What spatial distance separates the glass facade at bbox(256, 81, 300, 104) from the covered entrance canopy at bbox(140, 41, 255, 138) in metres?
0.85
◆ ◆ ◆
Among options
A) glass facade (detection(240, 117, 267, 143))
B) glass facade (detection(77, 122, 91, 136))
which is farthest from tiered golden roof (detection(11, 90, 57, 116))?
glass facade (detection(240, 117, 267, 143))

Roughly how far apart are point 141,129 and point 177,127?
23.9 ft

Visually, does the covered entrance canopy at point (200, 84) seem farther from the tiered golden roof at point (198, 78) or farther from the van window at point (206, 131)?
◆ ◆ ◆
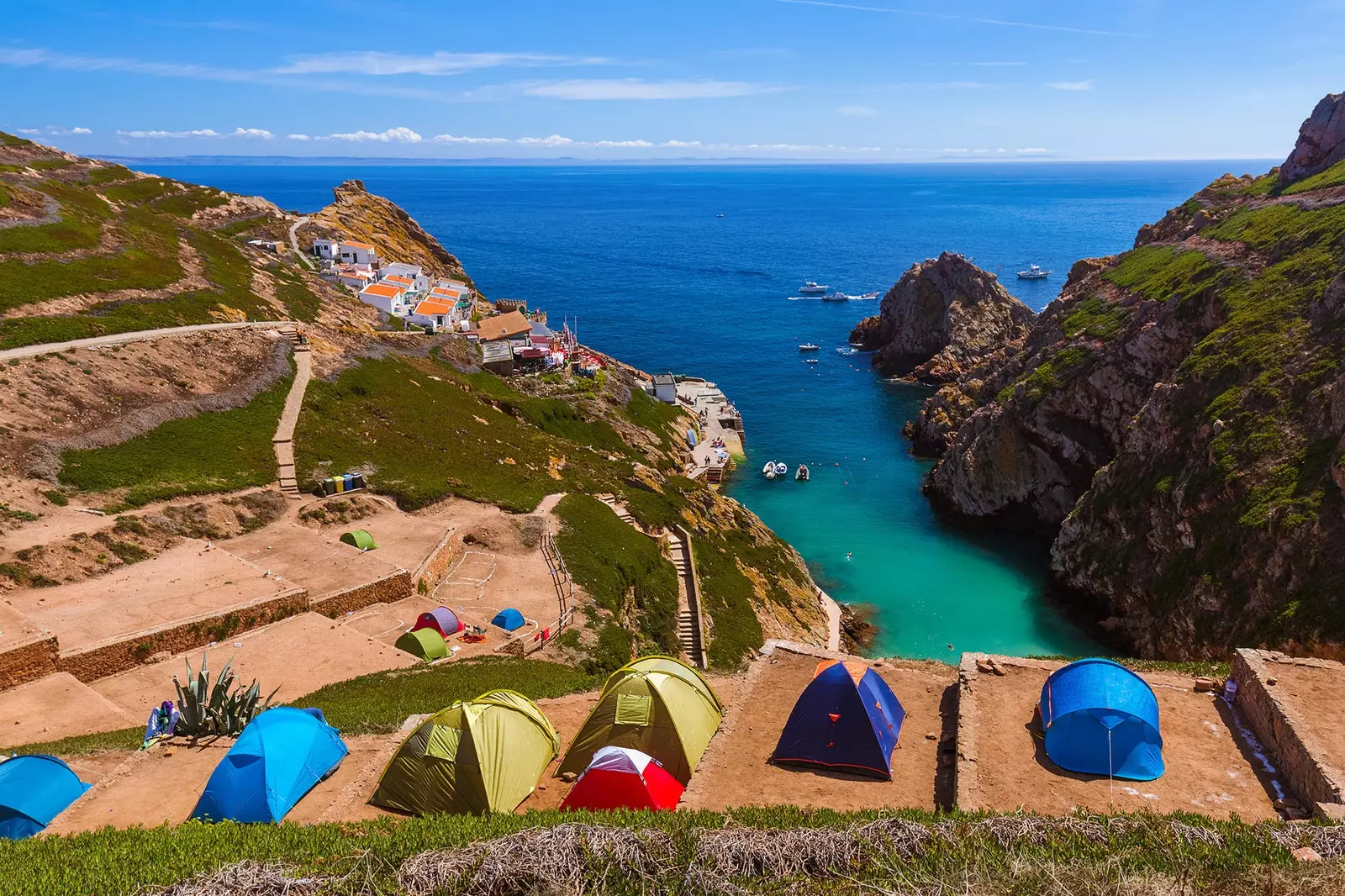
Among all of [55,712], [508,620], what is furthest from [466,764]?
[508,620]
◆ ◆ ◆
TASK DESCRIPTION
Gather every line above that contains the string "facade", and copy each one in full. Case counts.

ANSWER TO THE TASK
What spatial distance separates the glass facade at bbox(256, 81, 300, 104) from the covered entrance canopy at bbox(140, 41, 255, 138) in metres?
A) glass facade (detection(240, 117, 267, 143))
B) glass facade (detection(77, 122, 91, 136))
glass facade (detection(240, 117, 267, 143))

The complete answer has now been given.